Diyojen’e, felsefenin ne yararını gördüğü sorulunca, “Her şey bir yana, talihin cilvelerine karşı hazırlıklı olmayı öğrendim.” demiştir.

Gök âleminden söz eden bir adama: “Gökten ne zaman geldin?" diye sorarak; ancak görülebilen ve mevcut şeylerden söz edilebileceğini, bunun dışında hiçbir hakikatten bahsedilemeyeceğini kanıtlamak ister.

Kendisinin vaktiyle kalpazanlıkla uğraştığını hatırlatanlara: “Evet, bir zamanlar sizlere benzemem lazım gelmişti. Fakat şimdi, siz benim olduğum hale asla gelemezsiniz.” diye cevap vermiştir.

Atina’da bir okula girdiği zaman, orada öğrencilerden başka birçok heykeller de gördüğünde, öğretmene dönerek: “Oto, tanrıları da sayarsak epey öğrenciniz var.” der.

Diyojen’e, “Hayvanlardan en şiddetli ısıran hangisidir?” diye sordular. “Vahşi hayvanlardan, insanın gıyabından konuşanlar; ehli hayvanlardan ise, dalkavuklar.” diye cevap verdi.

Diyojen’e, “Dünyada en fena hal nedir?” diye sordular. “Hem ihtiyar hem fakir olmaktır.” dedi.

Birisi, “Adam ne vakit evlenmeli?” diye sordu. “Genç ise, henüz evlenme zamanı gelmemiştir. İhtiyar ise, vakti geçmiştir.” dedi.

Bir gün sokakta oturmuş ekmek yiyordu. Gelip geçenler başına toplandılar; kendisine “köpek” dediler. Diyojen, “Köpek sizsiniz ki, ekmek yemekte olan bir adamın etrafını alıyorsunuz.” dedi.

Büyük İskender, Diyojen’i birbiri üstüne yığılmış insan kemikleri içinden bir şey ararken gördü ve ne yaptığını sordu.

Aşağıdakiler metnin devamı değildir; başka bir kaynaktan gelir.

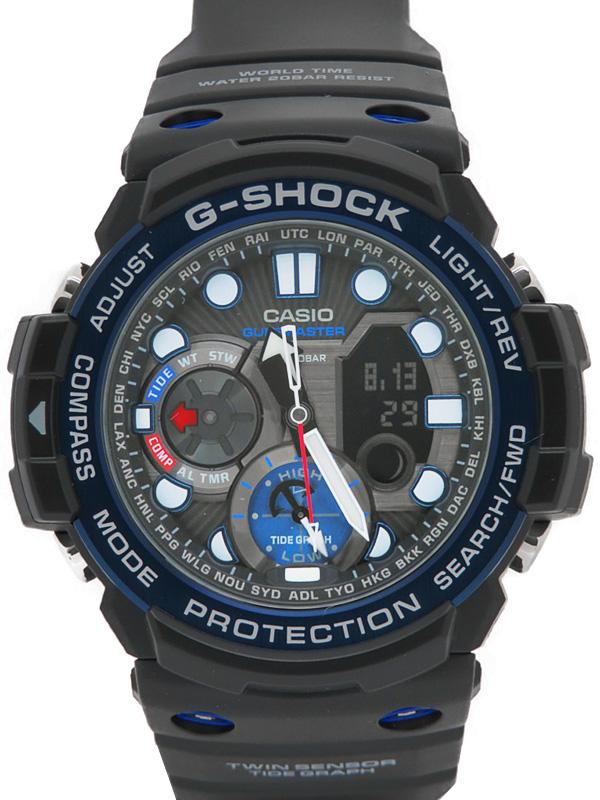 【CASIO】【G-SHOCK】【'18年購入】カシオ『Gショック ガルフマスター』GN-1000B-1AJF メンズ クォーツ 1週間保証【中古】b05w/h10A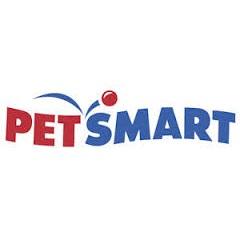 PET SMART | ペットスマート の最新アイテムを個人輸入・海外通販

Diyojen, “Babanızın kemiklerini arıyorum; ama hangisinin kölelere, hangisinin babanıza ait olduğunu kestiremiyorum” dedi.

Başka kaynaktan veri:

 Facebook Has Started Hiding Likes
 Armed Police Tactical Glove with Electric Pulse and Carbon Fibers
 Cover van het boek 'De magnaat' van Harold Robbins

Yunanistan’ın hangi tarafında akıllı adamlar gördüğünü sordular. “Isparta’da pek çok çocuk gördüm; fakat hiçbir yerde adam görmedim.” dedi.

Yaşamanın bir felaket olduğunu söyleyen birine, Yaşamanın değil, ama kötü yaşamanın bir felaket olduğunu söyleyen Diyojen, arpını akort ederken gördüğü birine, “Yaşamını ruhunla uyumlu hale getiremezken, bu tahtaya ahenkli sesler vermeye utanmıyor musun!” demiştir.

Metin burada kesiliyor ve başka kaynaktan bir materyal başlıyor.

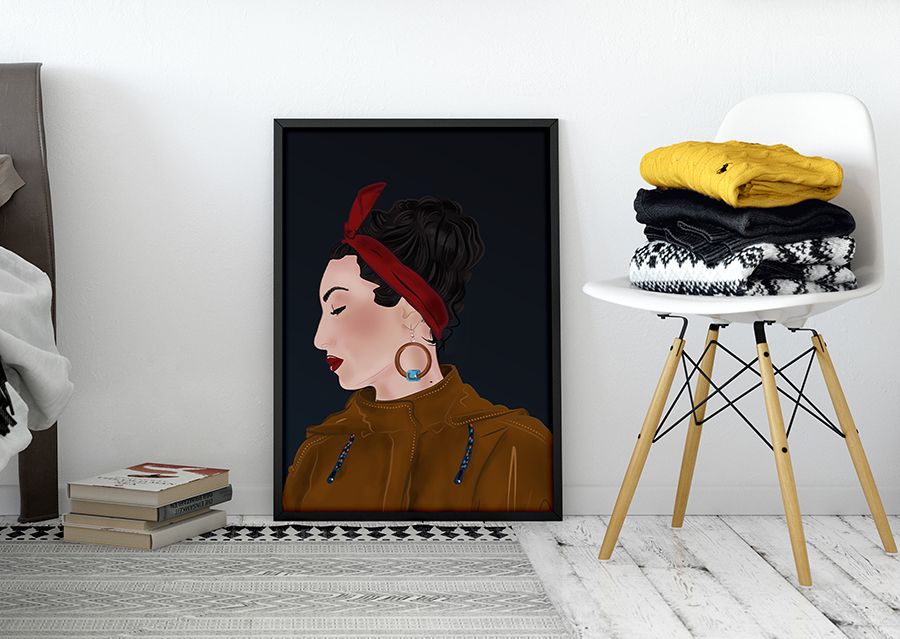 digital illustrated portrait DI by Nindika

Gene bir defa sokak ortasında, “Adamlar! Adamlar!” diye haykırmaya başladı. Birtakım halk etrafına toplandı. Diyojen, “Ben adamları çağırıyorum!” diye sopası ile onları ürküttü.

Bir gün ciddi, faydalı bir nutuk veriyordu. Önünden çok sayıda adam geçtiği halde, onu dinlemeye rağbet eden olmuyordu. Birdenbire şarkı söylemeye başladı. Halk derhal başına üşüştü. “Sadece eğlence ararsınız. Hiç doğru söz dinlemek zahmetine katlanmazsınız!” diye hepsini azarladı.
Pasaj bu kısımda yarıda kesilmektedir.